Work request
Take the line that contains "Protea Scent Framed" and each line after it to the end of the data below, and set them down exactly, omitting pictures.

• • •

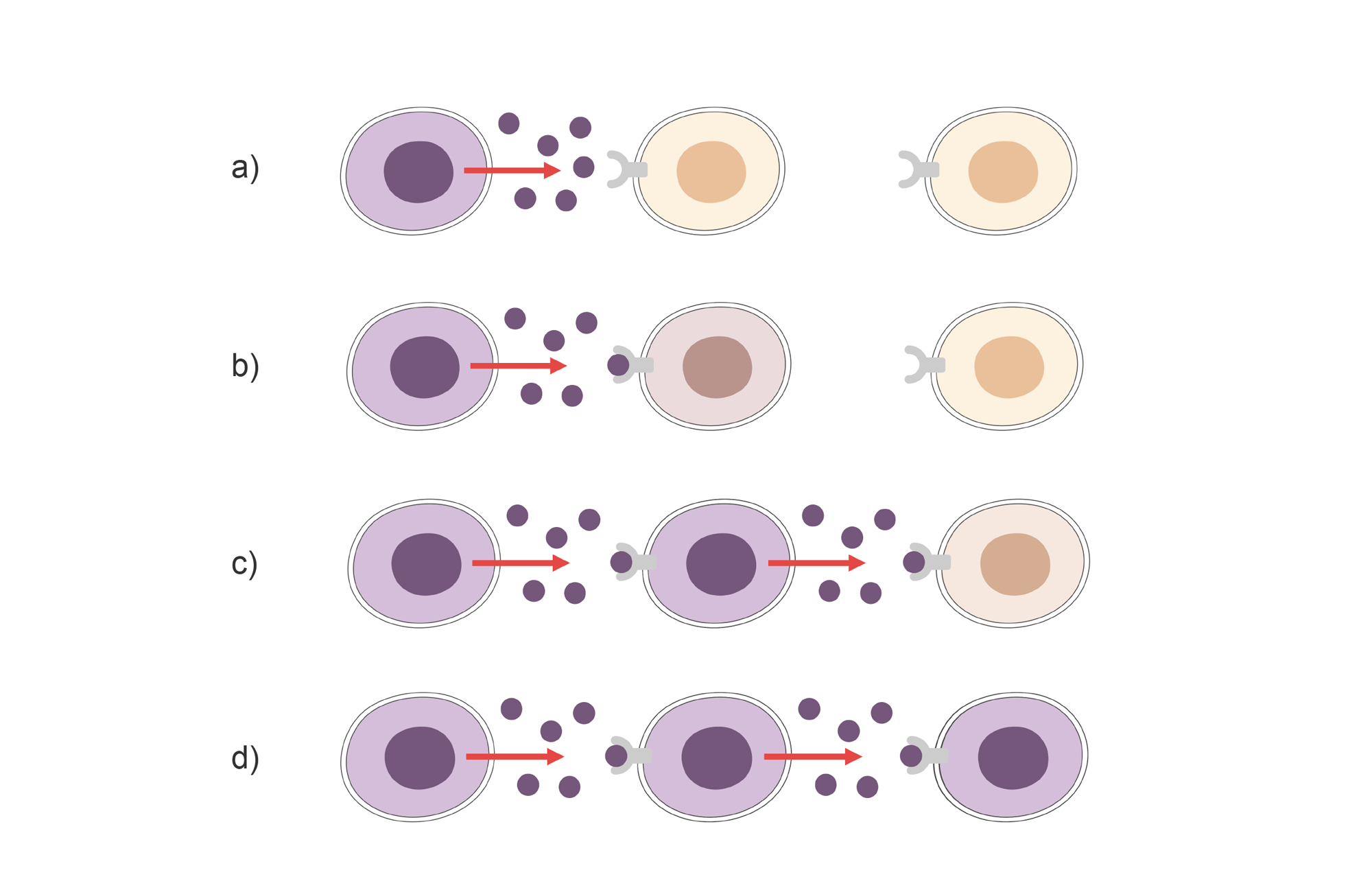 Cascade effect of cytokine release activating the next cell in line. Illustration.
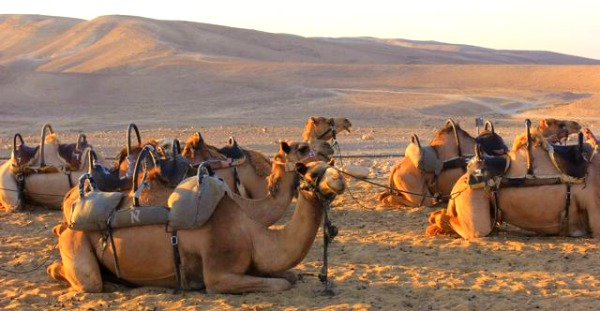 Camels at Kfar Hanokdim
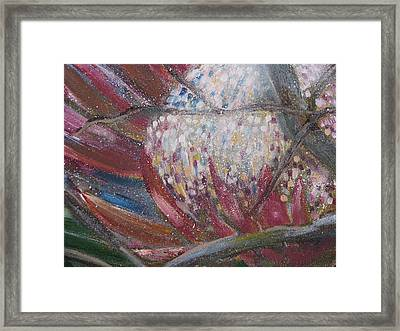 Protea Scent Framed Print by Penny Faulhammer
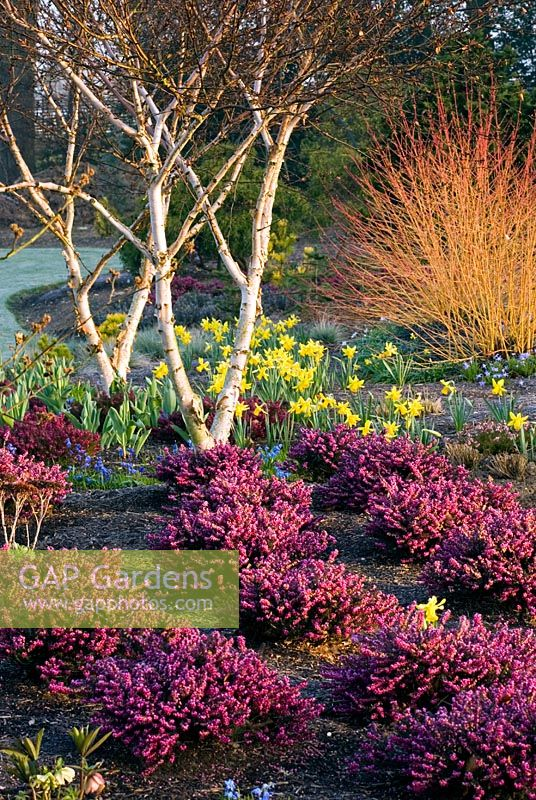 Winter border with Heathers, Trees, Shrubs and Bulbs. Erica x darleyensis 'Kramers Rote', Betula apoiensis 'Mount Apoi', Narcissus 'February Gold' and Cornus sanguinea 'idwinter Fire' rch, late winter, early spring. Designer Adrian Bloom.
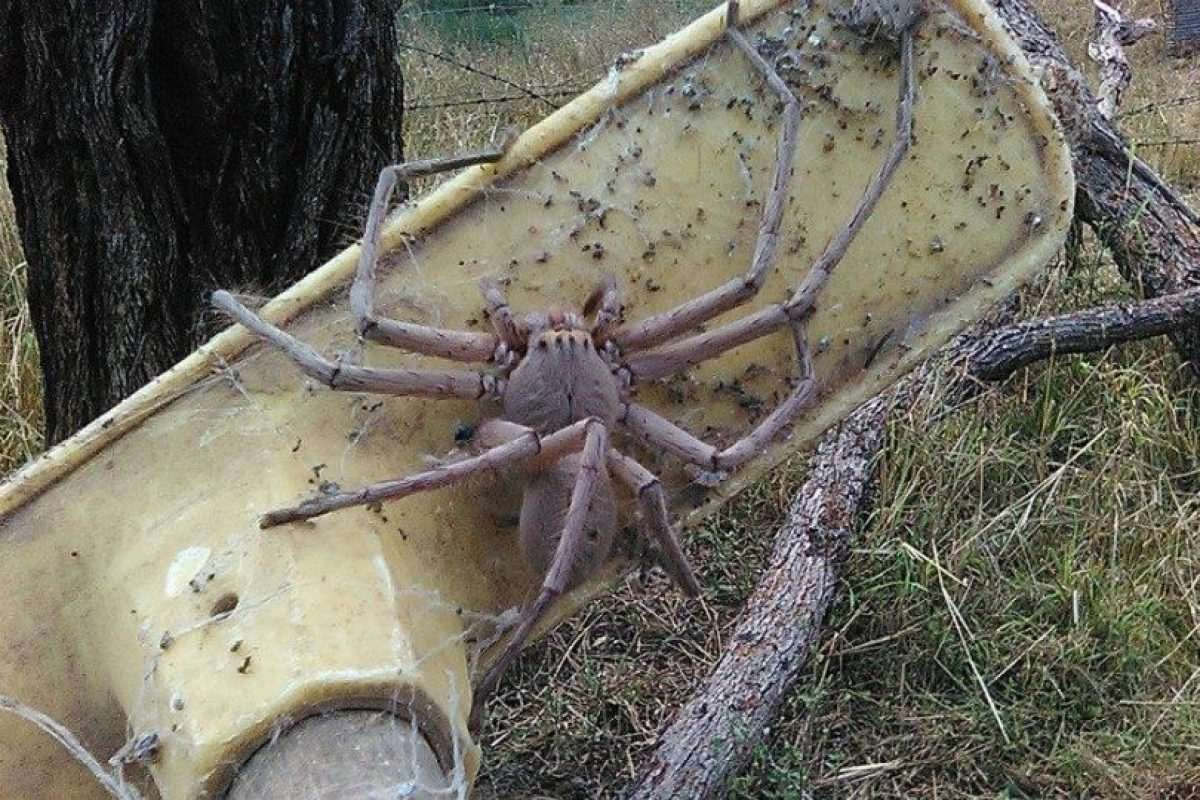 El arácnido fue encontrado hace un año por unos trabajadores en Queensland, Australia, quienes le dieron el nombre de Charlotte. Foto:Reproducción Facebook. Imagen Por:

• • •

Task output
 Protea Scent Framed Print by Penny Faulhammer
 Winter border with Heathers, Trees, Shrubs and Bulbs. Erica x darleyensis 'Kramers Rote', Betula apoiensis 'Mount Apoi', Narcissus 'February Gold' and Cornus sanguinea 'idwinter Fire' rch, late winter, early spring. Designer Adrian Bloom.
 El arácnido fue encontrado hace un año por unos trabajadores en Queensland, Australia, quienes le dieron el nombre de Charlotte. Foto:Reproducción Facebook. Imagen Por:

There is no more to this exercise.